| TASK SET |
A – Answer these questions about the article on Arnold Giammarco's pardon and parole applications, one per line:
(i) To which body is he submitting his pardon application?
(ii) On what date and in which hall will the press conference be held?
(iii) Who wrote to his lawyers that the Division of Criminal Justice does not oppose the pardon application?
B – Continue the article on Arnold Giammarco's pardon and parole applications, starting after its final paragraph.
*** Opening of DOCUMENT PASSAGE ***
Conn. Prosecutors Do Not Oppose Pardon Application; ICE to Consider Parole

NEW HAVEN, CT— Former Sgt. Arnold Giammarco, a recently deported U.S. Army veteran, is fighting to reunite with his wife, daughter, and elderly parents in Connecticut.  Today, he is submitting a pardon application to the Connecticut Board of Pardons and Paroles (BOPP) and an application for humanitarian parole to the U.S. Department of Homeland Security (DHS). A press conference will be held on this matter Wednesday, June 4, 2014 at 12 PM EST in Ruttenburg Hall, Yale Law School—Room M64 133, Wall St. New Haven, CT.

“The relevant State’s Attorneys all have weighed in and have agreed that the Division of Criminal Justice does not oppose Mr. Giammarco’s pardon application,” Deputy Chief State’s Attorney Leonard Boyle wrote to Mr. Giammarco’s lawyers. “You may feel free to represent this position to the BOPP.”
*** Close of DOCUMENT PASSAGE ***
*** Opening of COLLECTED DATA ***
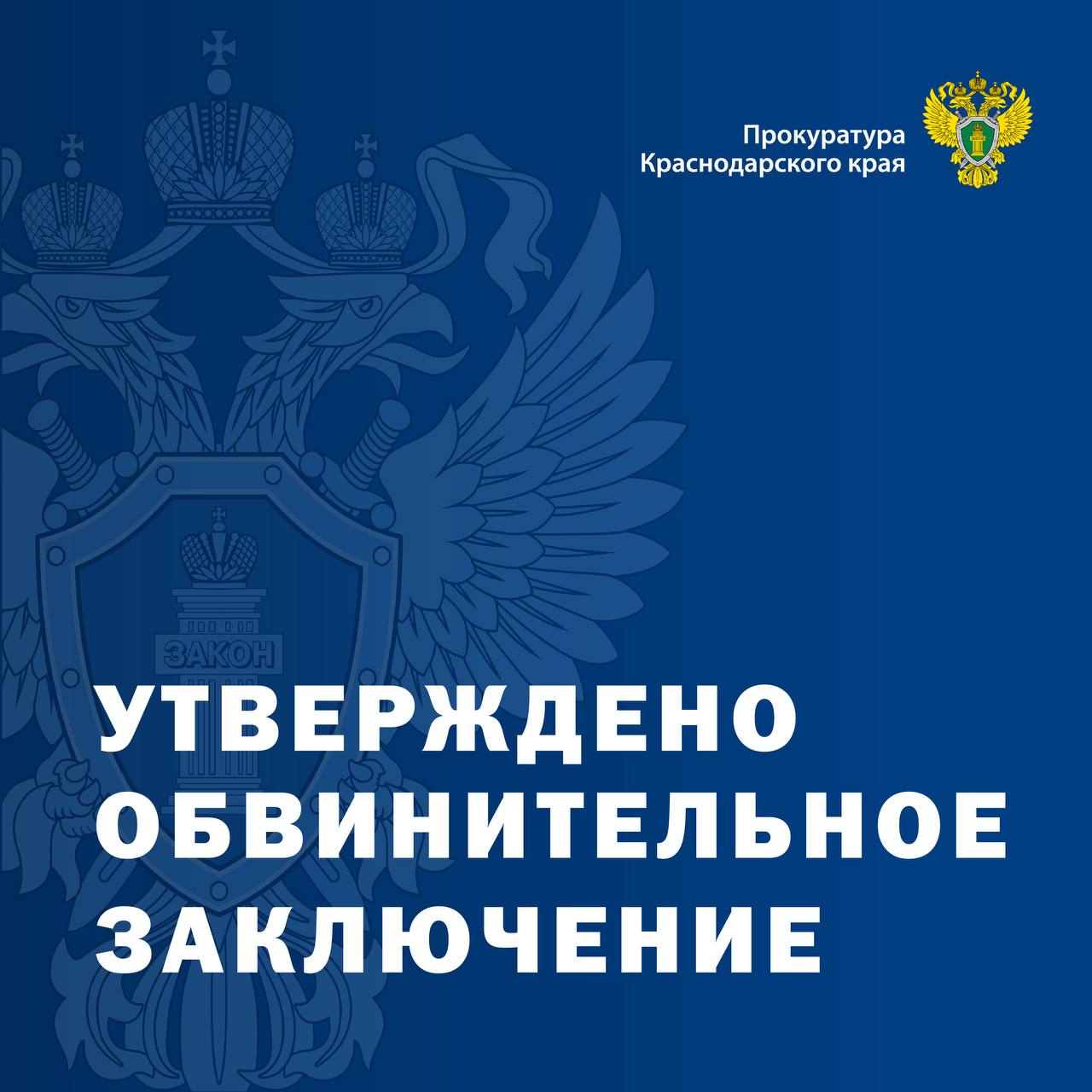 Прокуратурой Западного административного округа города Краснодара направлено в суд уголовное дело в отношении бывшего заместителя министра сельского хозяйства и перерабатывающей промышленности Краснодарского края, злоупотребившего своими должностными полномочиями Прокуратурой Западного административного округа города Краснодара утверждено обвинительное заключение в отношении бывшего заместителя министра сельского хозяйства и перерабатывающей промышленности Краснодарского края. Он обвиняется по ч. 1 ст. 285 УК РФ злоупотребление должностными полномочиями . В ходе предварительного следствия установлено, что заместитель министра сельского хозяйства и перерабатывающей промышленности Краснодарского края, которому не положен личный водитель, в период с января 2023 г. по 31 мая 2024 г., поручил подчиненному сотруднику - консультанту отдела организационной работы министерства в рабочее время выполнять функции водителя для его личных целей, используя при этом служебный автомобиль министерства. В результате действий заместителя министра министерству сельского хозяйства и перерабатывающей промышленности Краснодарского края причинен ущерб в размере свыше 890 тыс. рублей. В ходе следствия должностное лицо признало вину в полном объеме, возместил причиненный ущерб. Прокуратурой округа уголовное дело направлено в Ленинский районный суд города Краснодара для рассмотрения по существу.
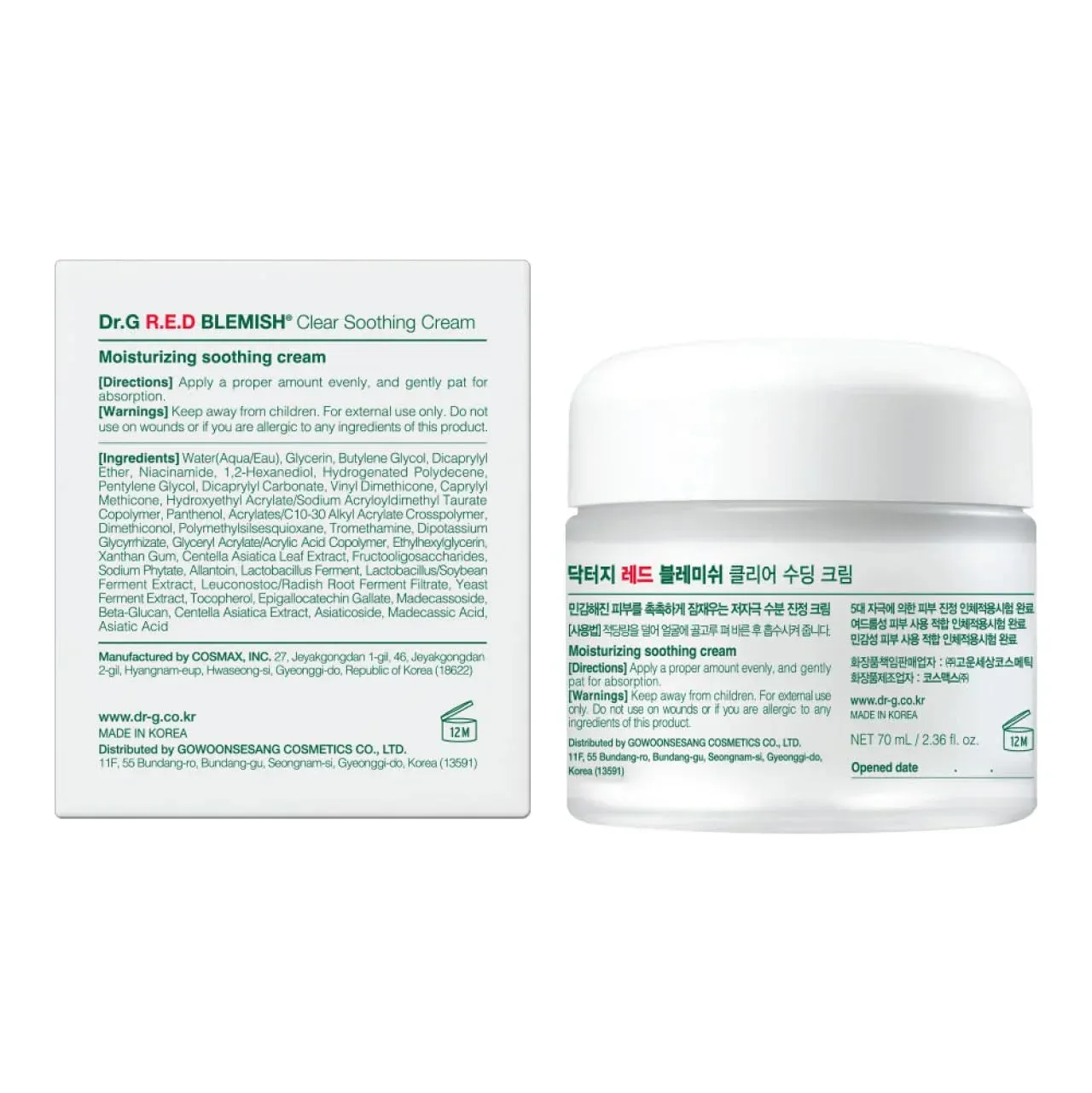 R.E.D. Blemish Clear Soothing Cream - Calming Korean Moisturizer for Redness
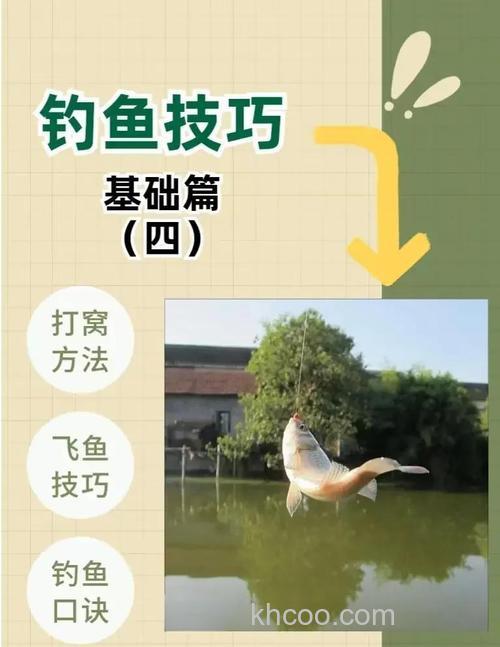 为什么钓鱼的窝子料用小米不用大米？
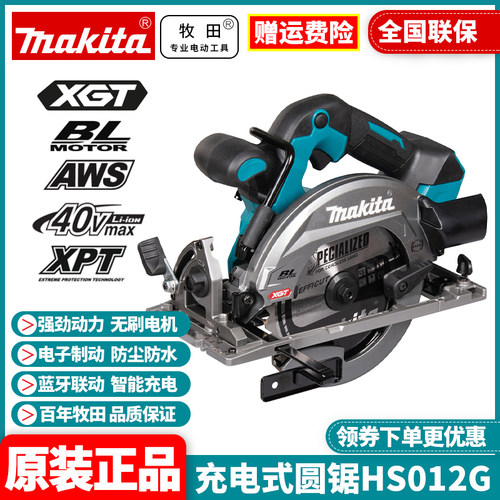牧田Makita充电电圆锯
*** Close of COLLECTED DATA ***
| TASK-BY-TASK OUTPUTS |
A –
(i) The Connecticut Board of Pardons and Paroles (BOPP).
(ii) Wednesday, June 4, 2014, in Ruttenburg Hall at Yale Law School.
(iii) Deputy Chief State's Attorney Leonard Boyle.

B –
Mr. Giammarco has also applied for humanitarian parole from DHS to permit him to return to Connecticut for a period of one year, so as to rejoin his family. His wife Sharon Giammarco has been forced to take three jobs to support herself and their five-year old daughter. His mother, 84 years old, suffers from a terminal heart condition and his father, 91 years old, struggles with dementia. In addition, parole would allow Mr. Giammarco to testify at any BOPP hearing and to participate actively in Giammarco v. Johnson, No. 3:13-cv-1670-VLB (D.Conn.), a separate federal lawsuit over his pending citizenship application.

“Arnold has proven that people can transform their lives and the lives of the people they love,” said Mrs. Giammarco. “My daughter and I need him home so that we may continue to grow together. He has suffered enough and I pray that this pardon will give him another chance.”

“We urge the government to permit an upstanding veteran to return to the country he served honorably, the family that needs him, and the only home he knows,” said Garry Monk, Executive Director of the National Veteran’s Council for Legal Redress.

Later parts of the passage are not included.